The genome of E. coli Sakai (EC20040078) was used to randomly generate triplicate datasets of 0.5M (top left), 1M (top right), 1.5M (bottom left) and 2M simulated reads (bottom right) for twelve read lengths ranging from 18 to 50 nt (144 datasets). The reads from individual datasets were then mapped to the target sequences, and the mean percentage of sequence identity (MPI) was calculated for each dataset. The average and standard deviation of the three mean percentage of sequence identity obtained for each dataset are shown. An MPI above 90% was used as the threshold for accurate identification.
Fig 3Impact of coverage depth on identification of target sequences using 21-nt simulated reads.
The genome of E. coli Sakai (EC20040078) was used to randomly generate triplicate datasets of simulated 21-nt reads for twelve depths of coverage (36 datasets). The reads from individual datasets were then mapped to the target sequences, and the mean percentage of sequence identity (MPI) was calculated for each dataset. The average and standard deviation of the three MPI values obtained for each dataset at different depths of coverage are shown. An MPI above 90% was used as the threshold for accurate identification.
Fig 4Comprehensive coverage of the E. coli Sakai reference genome with 21-nt reads.

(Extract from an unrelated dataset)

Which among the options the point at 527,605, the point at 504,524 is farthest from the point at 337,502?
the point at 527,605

A. Mapping of 21-nt sequencing reads to the E. coli Sakai (EC20040078) reference genome indicates that a depth of coverage of 4 ensures that >95% of the genome is covered. The 21-nt reads sampled in real time (×) during two sequencing runs, reads trimmed to 21 nt (open circle) from two experimental runs (and the result of combining the two), and simulated 21-nt reads were mapped against the closed E. coli Sakai (EC20040078) reference genome. The percentage of the reference genome covered by the reads from each sequencing run and simulations are shown. B. Mapping of 21-nt experimental reads sampled in real time to the E. coli Sakai reference genome demonstrates the absence of significantly large gaps. The 21-nt reads sampled in real time from the sequencing run that provided the best genome coverage were mapped against the E. coli Sakai reference genome (EC20040078) and gaps of all sizes (bp) were counted using a custom script. Frequency of each gap size is indicated. No gaps larger than 61 bases were observed.